--- EXTRACTED RECORDS Enclosed Below ---
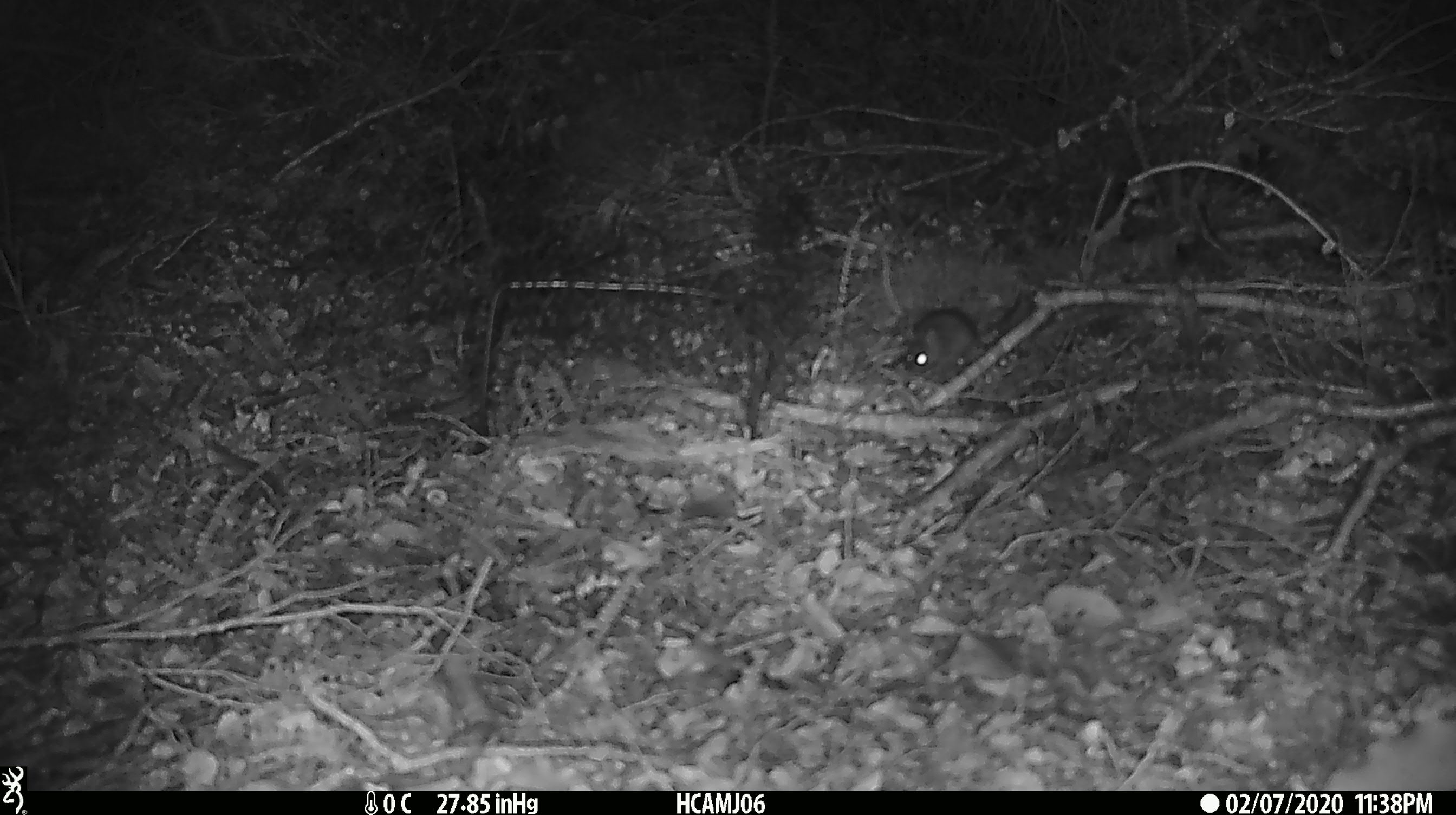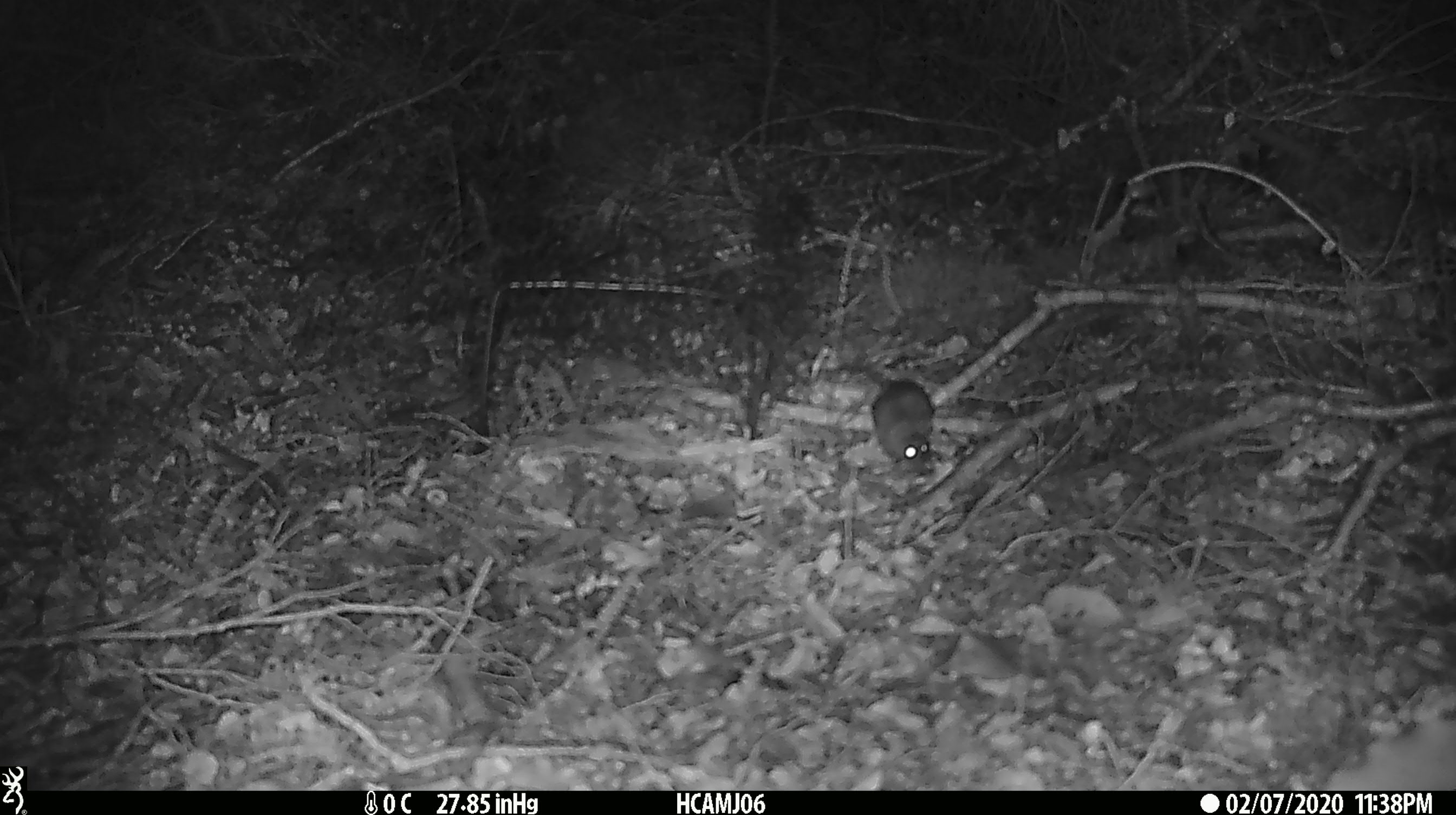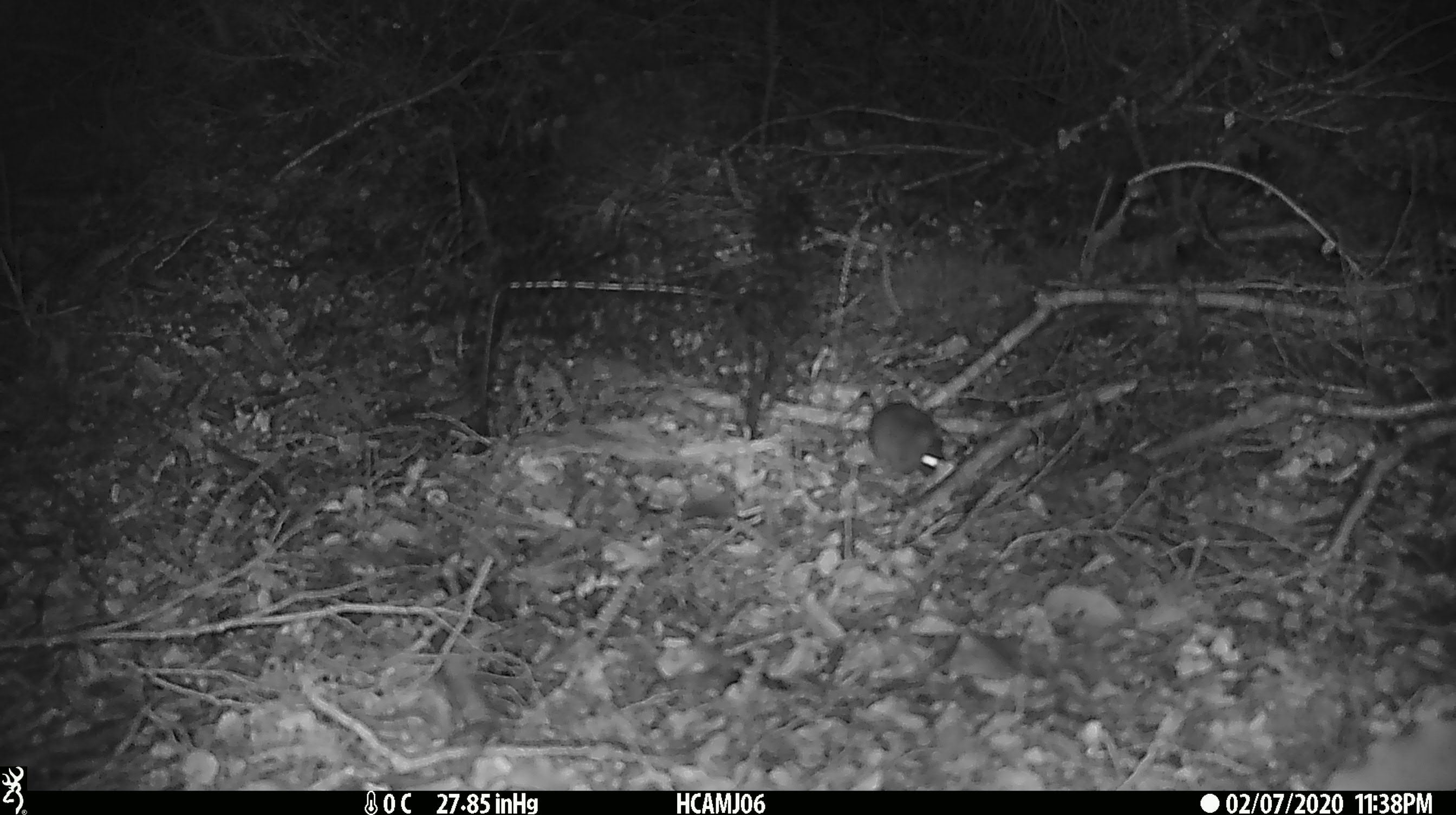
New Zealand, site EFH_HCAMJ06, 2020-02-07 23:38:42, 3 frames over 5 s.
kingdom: Animalia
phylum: Chordata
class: Mammalia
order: Rodentia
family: Muridae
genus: Mus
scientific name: Mus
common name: mouse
--- End of Enclosed EXTRACTED RECORDS ---
The answer must restate each entry word for word and contain no images.

New Zealand, site EFH_HCAMJ06, 2020-02-07 23:38:42, 3 frames over 5 s.
kingdom: Animalia
phylum: Chordata
class: Mammalia
order: Rodentia
family: Muridae
genus: Mus
scientific name: Mus
common name: mouse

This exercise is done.